▶ Required tasks:
• A. Answer the following from the passage on emergency loans to family offices:
(i) What position does Andrew Park hold, and at which organization?
(ii) About how much money did Rothschild Capital Partners LLC manage at the end of 2019?
(iii) In which months did the family offices usually apply for the loans?
• B. Carry the passage on emergency loans to family offices forward from its final sentence.

▶ Provided text:
* Begin *

The companies - often referred to as "family offices" - approved for the forgivable loans from the Small Business Administration (SBA) included those that oversee money for the family that co-owns the National Basketball Association's Sacramento Kings; the former manager of a multi-billion dollar hedge fund firm; and a serial Las Vegas entrepreneur.

The new data from the US Treasury Department and SBA shows only that the loans were approved from the Paycheck Protection Programme (PPP) but does not say how much was disbursed or if they had been returned or forgiven. Still, it was not always clear why the families found it necessary to apply for emergency cash, usually for less than $1 million, given the substantial funds available implied by having private investing vehicles.

"The PPP was meant for struggling small businesses who aren't able to operate at normal capacity," said Andrew Park, senior policy analyst at Americans for Financial Reform. "This is akin to dipping their hands into a charity jar."

Among those approved: Rothschild Capital Partners LLC, a New York-based firm that manages money for its chief executive, David D. Rothschild and others, got the go-ahead for a loan of up to $350,000 to retain eight jobs. The firm managed approximately $330 million at the end of 2019 on behalf of the Rothschild family and a group of wealthy investors, according to public filings. Representatives for Rothschild did not respond to requests for comment.

The family offices identified by Reuters usually applied for the SBA loans in March or April, when financial markets were substantially lower or some of their portfolio companies were struggling. The Zarrow Family Office LLC in Tulsa, Oklahoma, confirmed to Reuters that it received a PPP loan and said it used the money to support shared staff with its family foundations at a moment when its investments had declined, allowing for continued assistance to local non-profits.

* End *

▶ Dataset section:
* Begin *

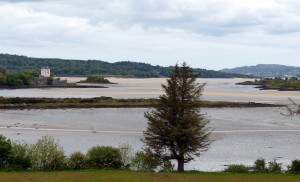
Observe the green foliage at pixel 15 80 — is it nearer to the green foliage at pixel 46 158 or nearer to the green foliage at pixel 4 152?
the green foliage at pixel 4 152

* End *

▶ Results for each task:
• A.
(i) Senior policy analyst at Americans for Financial Reform.
(ii) Approximately $330 million.
(iii) March or April.

• B.
The public data shows a loan to Zarrow of between $150,000 and $350,000 and 14 jobs retained. The Anne and Henry Zarrow Foundation had assets of $473 million at the end of 2018, according to a public filing.

"When this national programme became available, the stock market had just experienced a significant loss with projections of more to come," Bill Major, the executive director of Zarrow's foundations, wrote in an email. "The funds were procured to maintain the staff and to maximize the funds available to support non-profits who were in crisis."

About 2,000 firms that manage money or advise on investments, such as hedge funds or wealth advisors (here), were approved for loans, meant to shore up payroll and rent costs for small companies, according to the data released last week. All told, the SBA said in a report, finance and insurance firms represented $12.2 billion across 168,462 loans, about 2.3 per cent of the programme's total lending as of June 30.